Hier, il pleuvait des feuilles. Un vent constant balayait les arbres qui se dégarnissaient à vue d’œil comme une tête bien chevelue sous les coups de ciseaux d’un coiffeur trop vitaminé. Je marchais dans la forêt sous cette pluie flottante et colorée, je tendais le bras pour capter cette feuille fauve qui au dernier moment, d’une feinte agile, s’échappait de ma poigne laissant mes doigts se refermer bêtement sur ma paume.
***
La poésie est un jeu, une tentative d’attraper l’indicible. Par un bon, un son, une résonance, du bout des doigts, au dernier instant, agripper ce mystère flottant. Le sentir crépiter au creux de ma main, le moudre pour que sur les lèvres se forme un sourire, une luisance sur l’œil, un mouvement sur le cœur.
Et la plupart du temps, toujours, l’essai se fera, comme on le dit si justement, dans le beurre. Le mystère pourrira tout l’hiver sous la neige, ira nourrir pour le reste des temps, ses frères.
***
On était en octobre, dans le thème des feuilles. Chaque enfant devait personnifier un bourgeon; on était prêts, on connaissait le jeu, on avait hâte. Je savais déjà le succès de l’activité. Mon ton était faussement sévère. Mon sourire, en coin.
– Allez vous placer en petite boule dans un coin de la classe!
Ça se précipitait. Certains allaient se lover sous une table, à travers les chaises.
– Non, pas sous une table, vous manquerez d’espace!
Ça obéissait. D’autres s’agglutinaient entre amis.
– Non, non dispersez-vous, ça va être plus facile!
Des retardataires indécis tournaient en rond et ne savaient plus où se mettre.
– Allez, trouvez-vous une place, juste là, là, sur le tapis, c’est parfait!
Finalement, j’avais mon jardin de petits bourgeons bien enroulés. Ça ricanait. Ça jetait des coups d’œil. C’était parti, l’histoire commençait.
– C’est l’hiver, il fait froid. Vous êtes un petit bourgeon, tout rond sur une branche, tout gelé, tout serré.
Les enfants jouaient le jeu, la tête cachée, les bras serrés sur les genoux, ça tremblait tellement ça forçait. Et ça ricanait encore.
– Chut, ça ne fait pas de bruit un bourgeon!
Je continuais.
– Le printemps approche, il fait plus chaud, le petit bourgeon se desserre, il gonfle un peu.
Ce n’était pas facile de mimer un bourgeon qui dégèle.
– Détendez vos muscles, ramollissez-vous!
Certains se retrouvaient couchés sur le plancher.
– Restez en boule, mais une boule plus grosse!
Je voyais des contorsions, des bras qui formaient dans les airs une grosse boule, c’était drôle. J’enchainais.
– Le printemps est arrivé, un bon matin, pouf! le petit bourgeon éclate, une toute petite feuille verte apparait.
Les enfants relevaient la tête, tombaient sur les genoux ou se dépliaient complètement. Certains commençaient à trouver ça long, les jambes et les bras faiblissaient.
– La petite feuille grandit tranquillement, très, très tranquillement.
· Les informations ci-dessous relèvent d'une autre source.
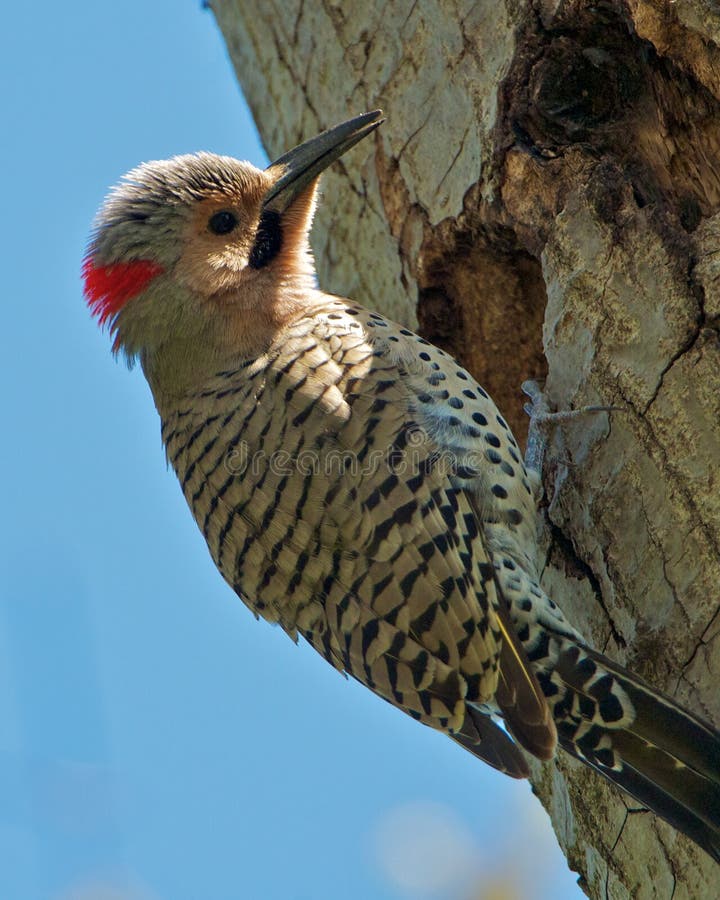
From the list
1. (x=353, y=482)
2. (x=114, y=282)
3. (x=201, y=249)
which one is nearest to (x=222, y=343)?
(x=201, y=249)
Les corps se relevaient, parfois avec une lenteur exagérée, d’autres, impatients, se retrouvaient debout le temps de le dire. Je poursuivais, le ton délassé.
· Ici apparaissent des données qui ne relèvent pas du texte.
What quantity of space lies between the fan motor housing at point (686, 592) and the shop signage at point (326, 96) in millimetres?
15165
– C’est l’été, il fait chaud, on est bien, les familles vont à la plage, on entend les enfants dans les piscines, la feuille est grande, toute verte, toute déployée, elle flotte doucement au vent.
Tous, debout et rayonnant, on était fiers d’être devenus une belle grande feuille, oscillant doucement confortable, le bras en l’air, accrochés à notre branche. Et le temps avançait.
– L’automne approche, les enfants retournent à l’école, il fait de plus en plus froid, on enfile nos pantalons, il vente, la feuille change de couleur, rouge, jaune, brune, elle se dessèche, se ratatine.
Mimer une feuille ratatinée est encore plus difficile qu’un bourgeon boursoufflé. On inventait. Le corps prenait toutes les pauses, les doigts se crispaient, le tronc se cambrait.
– Puis, un bon jour d’automne, le jour de l’Halloween, un énorme coup de vent souffle et ce vent emporte la feuille…
Et je commençais à chanter ce refrain connu.
Les feuilles d’automne
Emportées par le vent
En ronde monotone
Tombent en tourbillonnant
Et les enfants-feuilles courent autour de moi, et dansent, virevoltent, tournoient, habitent la classe, y donnent toute sa beauté.
***
J’ai contemplé ce tableau -comme tant d’autres- plusieurs fois par année pendant au moins trente ans. C’était la plus vraie des poésies. Nous ne le savions pas. Nous ne voulions rien attraper. Nous ne tentions rien. Nous étions ensemble, inconscients de tous mystères.